L’homme fait les cent pas dans un long couloir immaculé.
Autour de lui, les gens s’agitent, s’interpellent. Il perçoit des bribes de conversation, voit des femmes courbées, soutenues par leurs proches, qui passent devant lui le front moite et le souffle court.
Son agitation ne passe pas, il s’oblige à marcher pour ne pas craquer. Cela réussira-t-il ? A l’instant même où il se pose cette question, il entend un hurlement suivi de pleurs qui lui broient le cœur. Il s’écarte pour laisser passer les infirmières désemparées. Il ne peut pas regarder l’autre homme au visage noyé par les larmes qui appelle à l’aide, il n’en a pas le courage. La Nature est cruelle, ils s’en rendent tous compte, à présent.
Il reprend sa marche, s’efforce de ne pas trop s’éloigner pour intervenir dès que possible mais assez pour ne plus entendre le désespoir de son compatriote au rêve brisé. Perdu dans ses réflexions, c’est à peine s’il entend la voix de la sage-femme derrière lui.
— Monsieur Newton ?
Il se tourne vers elle, plus brusquement qu’il ne l’aurait voulu. Sa vie toute entière repose désormais sur les mots que va prononcer une inconnue. Elle a des cernes qui lui dévorent le haut des joues, d’une couleur si foncée qu’il ne serait pas étonné d’apprendre qu’elle n’est pas rentrée chez elle depuis plusieurs jours. Quand cette folie va-t-elle enfin cesser ?
Sa nervosité se mue en espoir en voyant les lèvres de la soignante s’étirer en un sourire fatigué.
— Elles souhaitent vous voir.

Il lui emboîte le pas. Des gouttes de transpiration descendent le long de son dos, mouillent certainement sa chemise mais il n’en a cure. Ses cadeaux les plus précieux se trouvent là, à quelques mètres à peine. Ça a marché, il le sent.
La sage-femme lui tient la porte et le laisse passer. Sa femme est là, elle va bien. Il essaie d’ignorer les innombrables perfusions qui lui transpercent la peau, il n’a d’yeux que pour ce qu’elle tient entre ses bras.
On ne l’a pas autorisé à assister à l’accouchement. C’est beaucoup trop risqué par les temps qui courent, il aurait pu tout perdre. Pourtant, Sasha est bien là.
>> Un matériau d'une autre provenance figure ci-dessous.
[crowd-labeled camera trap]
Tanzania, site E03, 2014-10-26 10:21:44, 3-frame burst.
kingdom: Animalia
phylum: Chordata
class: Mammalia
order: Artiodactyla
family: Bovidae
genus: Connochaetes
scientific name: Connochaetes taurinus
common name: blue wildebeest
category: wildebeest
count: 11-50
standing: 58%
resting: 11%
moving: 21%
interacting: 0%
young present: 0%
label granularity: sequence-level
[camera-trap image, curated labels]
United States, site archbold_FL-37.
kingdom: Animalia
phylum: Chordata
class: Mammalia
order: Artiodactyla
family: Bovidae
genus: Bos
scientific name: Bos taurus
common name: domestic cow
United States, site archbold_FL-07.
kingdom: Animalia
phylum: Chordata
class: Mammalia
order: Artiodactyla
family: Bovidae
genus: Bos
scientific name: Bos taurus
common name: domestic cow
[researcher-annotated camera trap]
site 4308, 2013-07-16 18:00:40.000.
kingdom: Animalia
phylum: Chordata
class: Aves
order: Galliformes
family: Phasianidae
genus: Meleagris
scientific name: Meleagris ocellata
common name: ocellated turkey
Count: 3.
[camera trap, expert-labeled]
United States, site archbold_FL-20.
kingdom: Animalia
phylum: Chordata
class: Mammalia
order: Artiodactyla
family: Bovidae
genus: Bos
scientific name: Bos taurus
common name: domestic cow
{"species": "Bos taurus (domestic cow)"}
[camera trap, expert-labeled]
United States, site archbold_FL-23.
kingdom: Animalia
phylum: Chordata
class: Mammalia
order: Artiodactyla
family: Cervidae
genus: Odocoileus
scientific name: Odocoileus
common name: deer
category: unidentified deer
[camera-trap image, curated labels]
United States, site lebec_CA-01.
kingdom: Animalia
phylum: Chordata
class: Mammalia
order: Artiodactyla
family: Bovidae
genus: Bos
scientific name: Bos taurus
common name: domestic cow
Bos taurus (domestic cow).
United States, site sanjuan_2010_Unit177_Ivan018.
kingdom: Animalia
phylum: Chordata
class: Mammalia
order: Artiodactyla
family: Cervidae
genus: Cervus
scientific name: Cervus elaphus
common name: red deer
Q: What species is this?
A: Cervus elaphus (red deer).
Elle respire. Elle a les joues rouges, des mèches sombres sont collées à son front par la sueur, son maquillage a coulé sur son visage. Franck la trouve si belle qu’il n’ose pas l’approcher. Il se sent comme un adolescent intimidé par les premiers sentiments amoureux. Enfin, elle lève ses yeux noisette vers lui et lui sourit.
— On a réussi, Franck, murmure-t-elle. Elle est magnifique.
Il arrive à sa hauteur, dépose un baiser sur son front humide. Entre les bras de sa femme, le nourrisson a les yeux fermés. Elle est si petite qu’il a l’impression qu’il va la briser s’il tente de la porter.
— Tout va bien, intervient la sage-femme. Votre fille est en pleine forme, vous pouvez être fiers.
Le couple hoche la tête. Franck ne peut pas réaliser la chance qu’il a, pas après tout ce qu’il a vu hors du bloc, pendant les longues heures de travail. Son bébé a survécu. Son bébé vivra. Il retient ses larmes comme il le peut mais elles ne sont pas loin.
— Comment s’appelle ce petit miracle ?
Il regarde Sasha. Elle est épuisée mais comblée. Elle ferme doucement les yeux en serrant sa petite contre elle. Il lui caresse le front, tend son doigt vers le bébé, qui le saisit doucement. Son cœur explose en milliard de confettis.
— Hope, murmure-t-il. Elle s’appelle Hope Newton.